I got here a day before the press preview just to give myself a little break and get settled. It also happened to be the day of the Milan Marathon, so the area around the Duomo was closed to traffic.

Upon checking in to the hotel, one of the first things I did was to buy some gelato at GROM, which was just down the street. So the eating begins…


Then it’s the Gucci Cafe nearby at the Galleria Vittorio Emanuele II. Didn’t really know what to order, but didn’t just want order something plain like an espresso, so I asked about this thing called the “espresso shakerato” and they said it was good. So I ordered it, and it turned out to be cold coffee drink in a champagne glass. And it was YUM. The two pieces of Gucci chocolate was also a nice touch, along with the people watching of course.

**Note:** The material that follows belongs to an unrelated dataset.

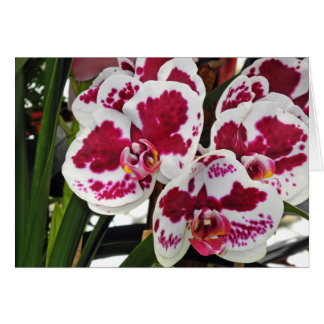 Cluster Gorgeous Velvety White and Purple Orchids Card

Of course, you can’t say you’ve been to Milan if you didn’t shop (or window shop), so I headed for 10 Corso Como, one of the coolest shops in town. It’s a “curated” shop of fashion, music, books and food all located inside rooms inside a courtyard. Oh yes, there’s even a hotel called 3 Rooms – because it really has only 3 rooms/suites.







In addition to the main shop on Corso Como, there is also an outlet not too far away by Garibaldi Station, located at the end of a bizarre street. If you look hard enough you may find some bargains, sometime at 40% off retail. For me, the outlets around Milan are much better. That’s coming in the next post.



After all of the walking, it was finally time for dinner. I had made reservations at a restaurant called Erba Brusca, which is headed by chef Alice Delcourt, who was born in France to a British mother and a French father, but has been in Italy for some time. The restaurant is actually located at the southern edge of the city, but you can still get to it via the metro (MM2 Abbiategrasso), and then with a 15-20 minute walk to the Naviglio Pavese, and you’ll see the restaurant.




The food. What can I say about the food? It was delicious. Alice came out to explain the Italian menu in English – nearly item by item. We had come across a vegetable called “agretti” and had absolutely no clue what it was, so she brought some out for some sampling 🙂 They actually do grow their own herbs and some vegetables right behind the restaurant.

Okay, enough of the talking, so here are some photos of the wonderful food.

Agretti Saltati


Risotto con Foie Gras

Pollo di Moncucco

Tarte Tatin

The walk back to the train station was a great way to get some after-dinner exercise before bed, ready for tomorrow’s trek to the outlet.